* [PROBLEMS AND TASKS]:
1. Print the passage of the Xilinx court order starting with "United States District" and going on through "DENIED IN PART.".
2. According to the Xilinx court order, on what date is trial set?

* [PROVIDED TEXT]:
*** Block opens ***

United States District Court, D. Delaware

April 21, 2014

INTELLECTUAL VENTURES I LLC et al., Plaintiffs,
v.
XILINX, INC. Defendant.

MEMORANDUM ORDER

LEONARD P. STARK, District Judge.

Pending before the Court is Defendant Xilinx, Inc.'s Motion for Summary Judgment on Damages and Willfulness. (D.I. 472) For the reasons below, the motion is GRANTED IN PART and DENIED IN PART.

1. This is a patent infringement action originally brought by Intellectual Ventures I and II ("IV") against Xilinx and three other parties. (D.I. 1, 17) All parties except Xilinx have been dismissed. ( See D.I. 214, 259, 514) IV alleges that certain Xilinx products infringe U.S. Patent Nos. 6, 993, 669 ("the '669 Patent"), 5, 687, 325 ("the '325 Patent"), 6, 260, 087 ("the '087 Patent"), and 6, 272, 646 ("the '646 Patent") (collectively, "the Patents-in-Suit"). (D.I. 17) Fact and expert discovery are closed. ( See D.I. 429, 430) The Court issued a claim construction order on July 26, 2013. (D.I. 416) Trial is set for May 12, 2014. (D.I. 111 at 10) The Court heard oral argument on the pending motion on April 2, 2014. ( See Transcript ("Tr."))

*** Block closes ***

* [EXERCISE DATA]:

*** Block opens ***

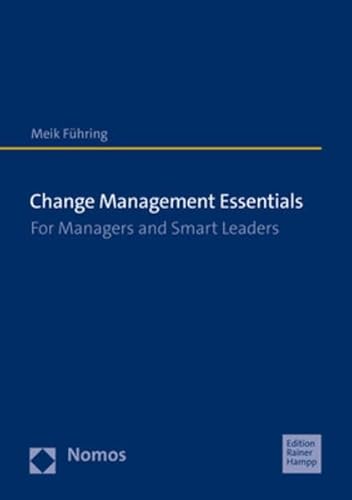 Change Management Essentials: For Managers and Smart Leaders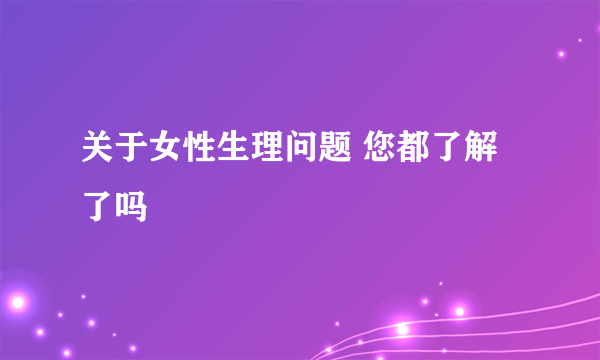 关于女性生理问题 您都了解了吗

*** Block closes ***

* [TASK RESULTS]:
1.
United States District Court, D. Delaware

April 21, 2014

INTELLECTUAL VENTURES I LLC et al., Plaintiffs,
v.
XILINX, INC. Defendant.

MEMORANDUM ORDER

LEONARD P. STARK, District Judge.

Pending before the Court is Defendant Xilinx, Inc.'s Motion for Summary Judgment on Damages and Willfulness. (D.I. 472) For the reasons below, the motion is GRANTED IN PART and DENIED IN PART.

2. May 12, 2014